The national goal, under the Healthy People 2020 initiative, has been to reduce the rate to 10.2 per 100,000 by 2020, though clearly things are moving very much in the wrong direction in that sense.

With a rate of 57.8 drug overdose deaths per 100,000 people, West Virginia once again had the highest overdose death rate in the country, followed by OH with 46.3 per 100,000 and Pennsylvania with 44.3 per 100,000. The number of people who died past year as a result of those causes also increased from 2016.

A baby born in the United States last year is expected to live about 78 years and 7 months. And it is thanks in large part to increases in drug overdose death and suicide, according to supplementary reports simultaneously released by the CDC. A 2017 analysis of opioid-related fatalities in MA found that heroin or fentanyl was the deadliest drug in 85 percent of the cases. The increases were particularly concentrated in rural America, and among middle-aged women, though the suicide rate for men remains higher than that for women at every age.
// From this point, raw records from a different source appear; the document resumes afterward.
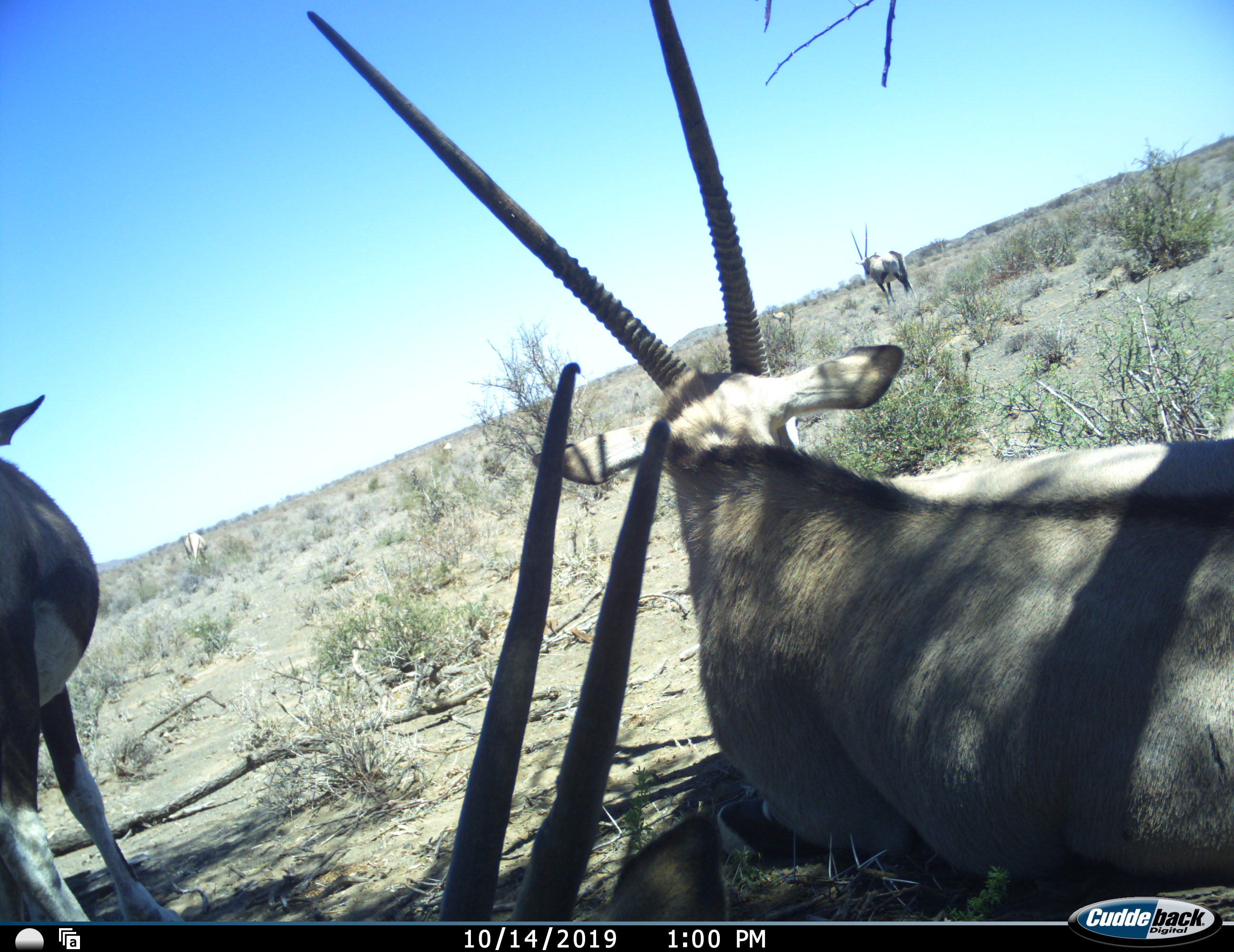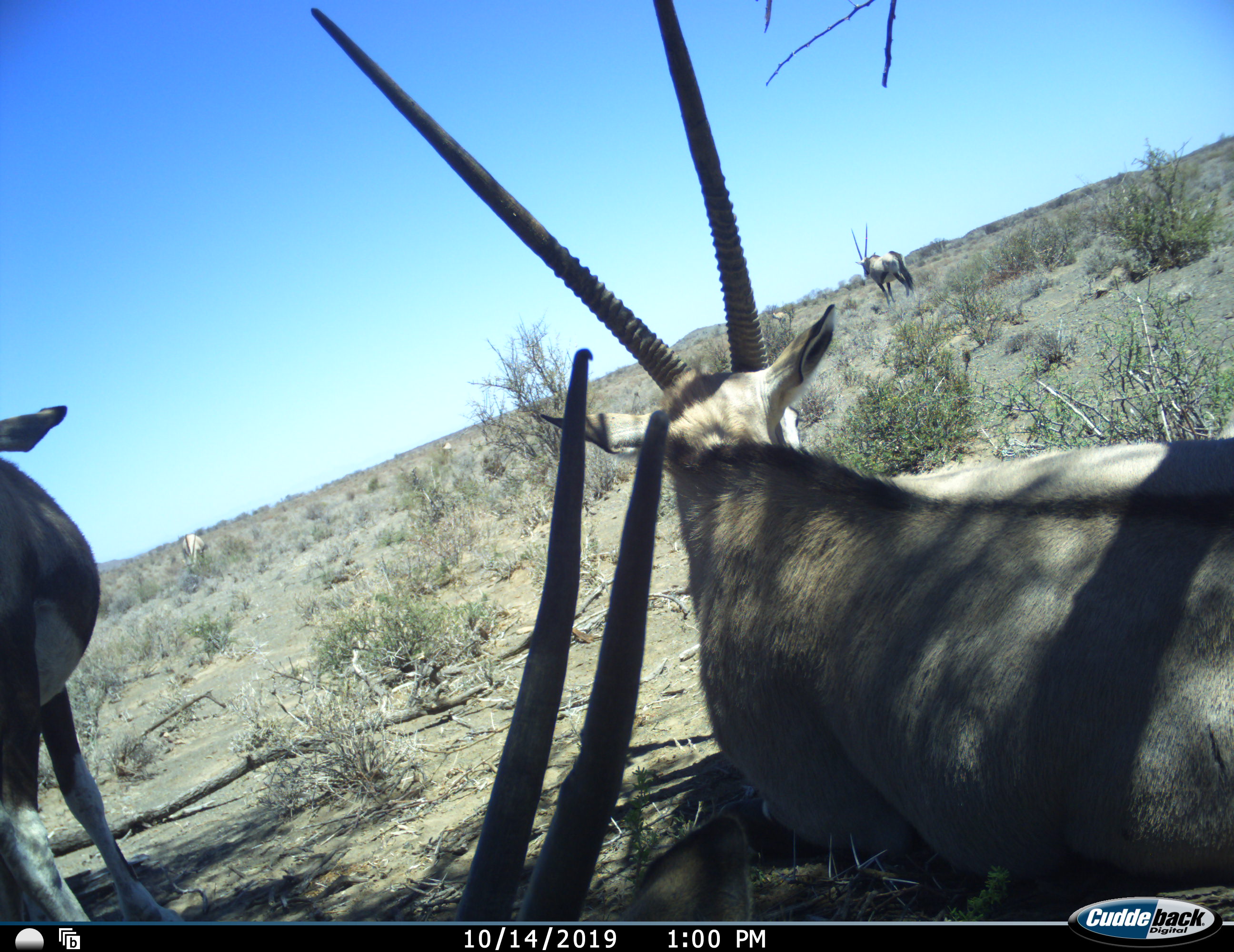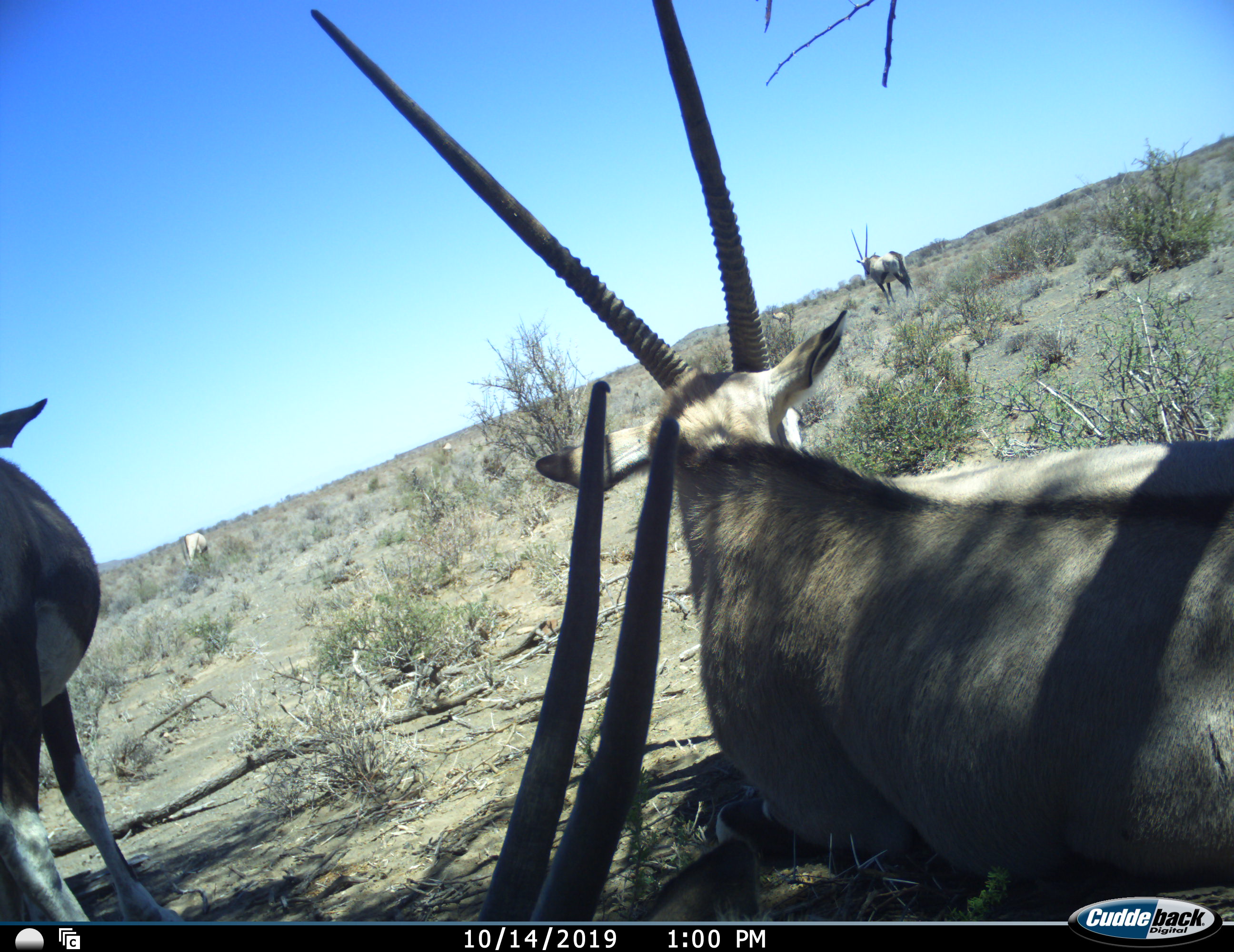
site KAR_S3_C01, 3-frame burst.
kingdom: Animalia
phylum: Chordata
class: Mammalia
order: Artiodactyla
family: Bovidae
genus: Oryx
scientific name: Oryx gazella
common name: gemsbok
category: oryx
Oryx (gemsbok) (Oryx gazella), count 7. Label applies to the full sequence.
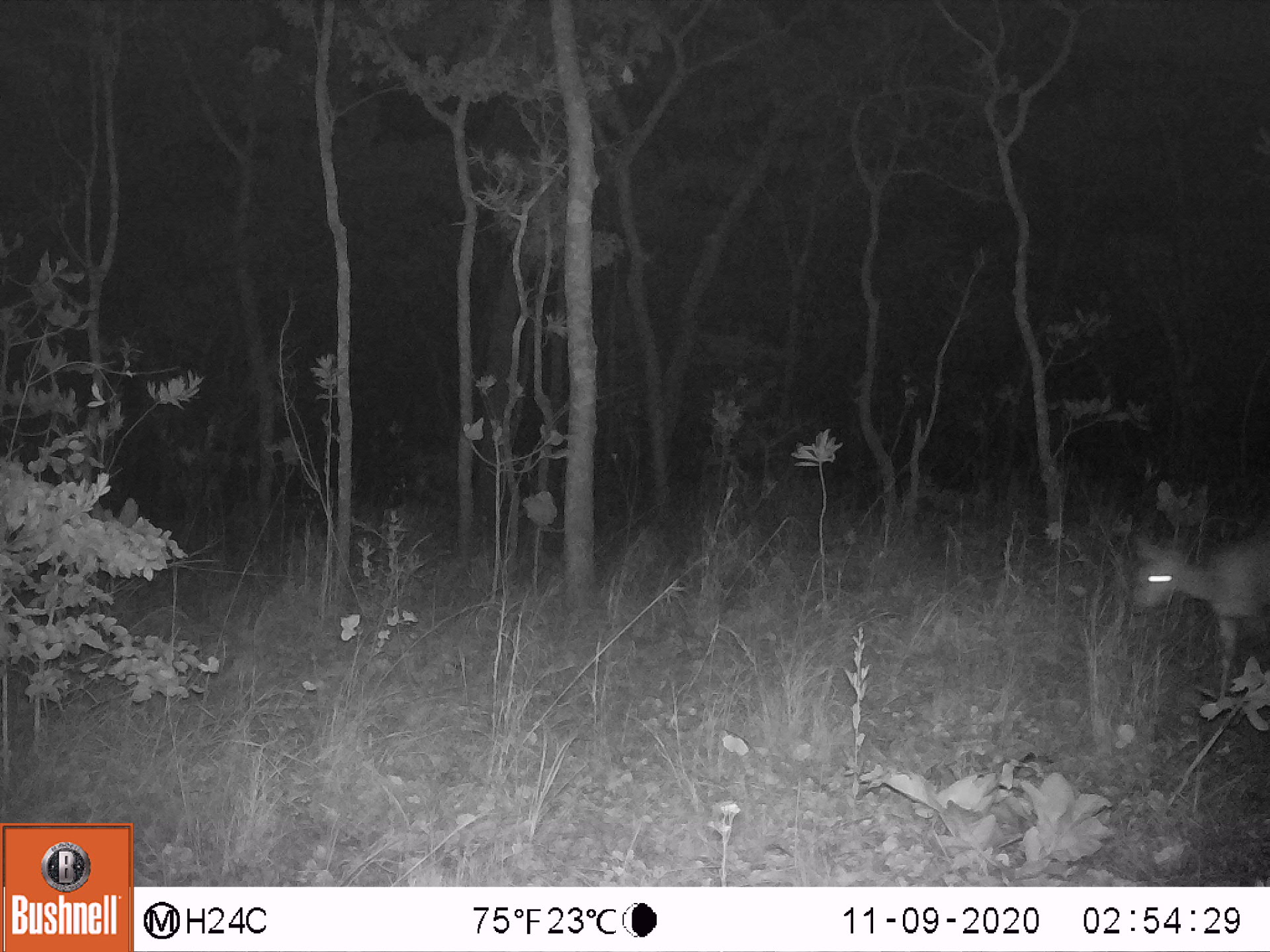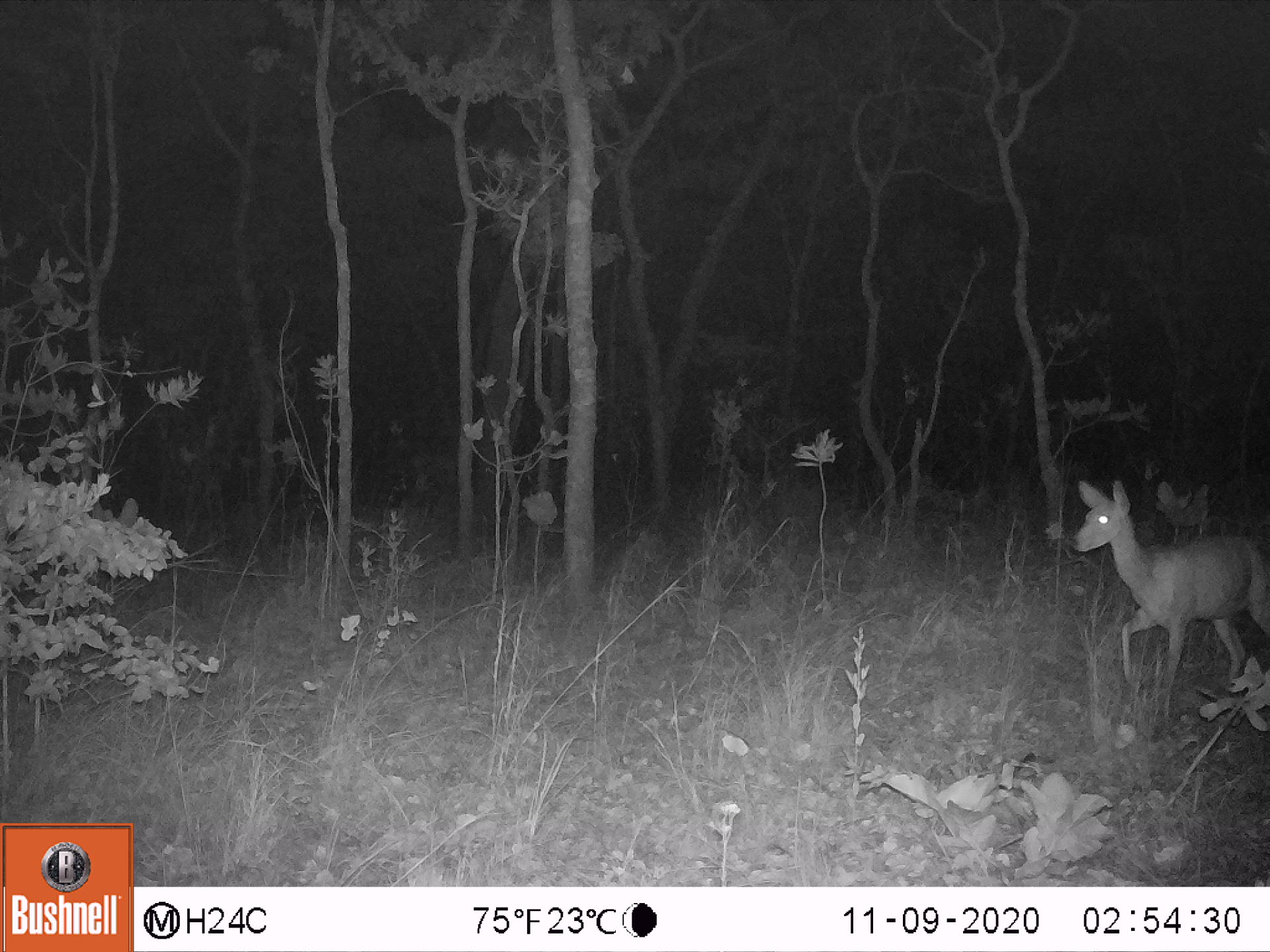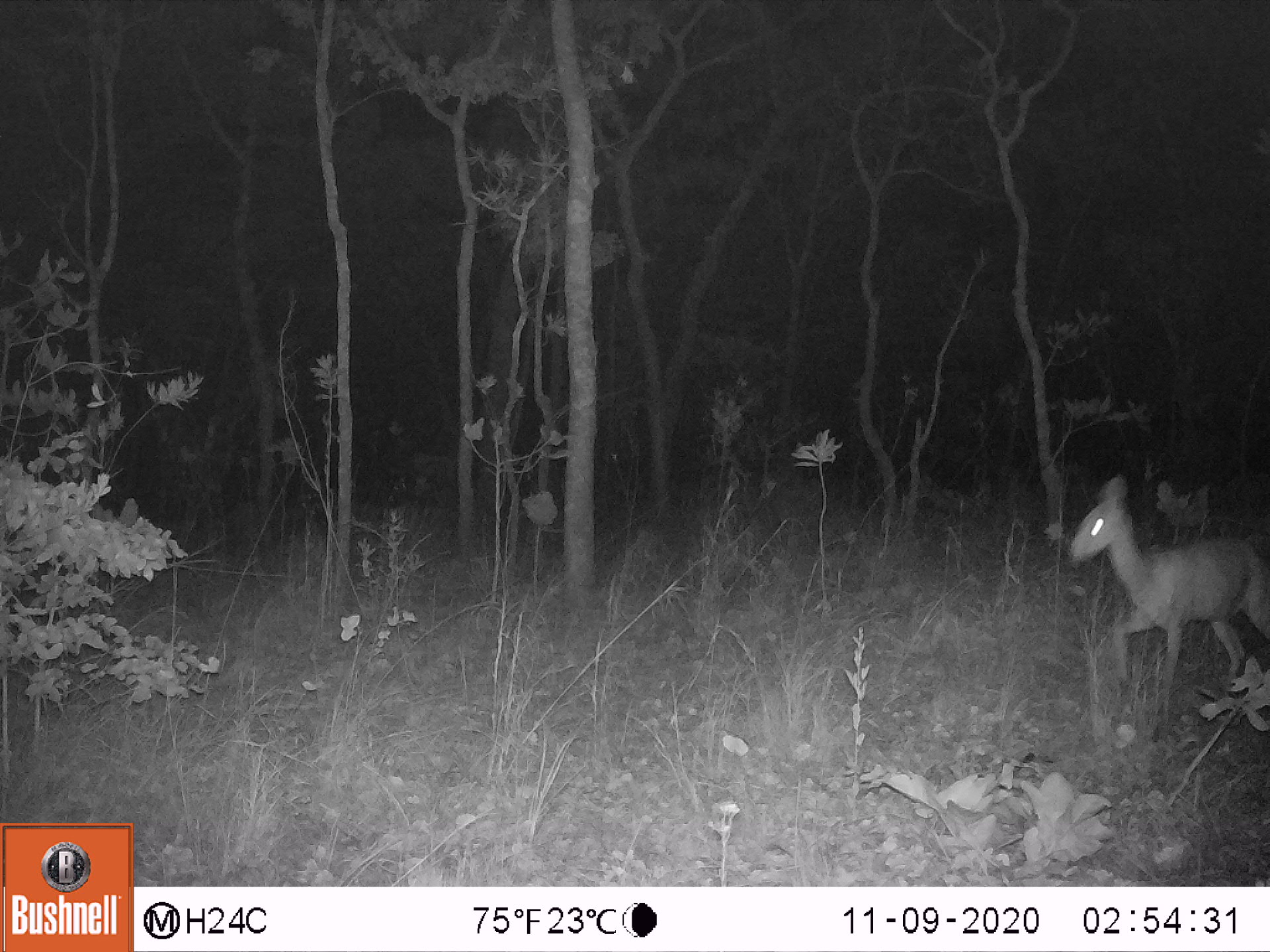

The percentage of suicides due to drug overdose has been inching downward. In 1999, the death rate was just 6.1 per 100,000. However, since 2008, suicide has ranked 10 and has been growing at an alarming rate.

A comprehensive approach is needed to tackle the opioid epidemic, she said, including preventing new cases of opioid addiction and making treatments for opioid-use disorder more accessible. Earlier CDC reports have noted increasing rates of suicide by gun.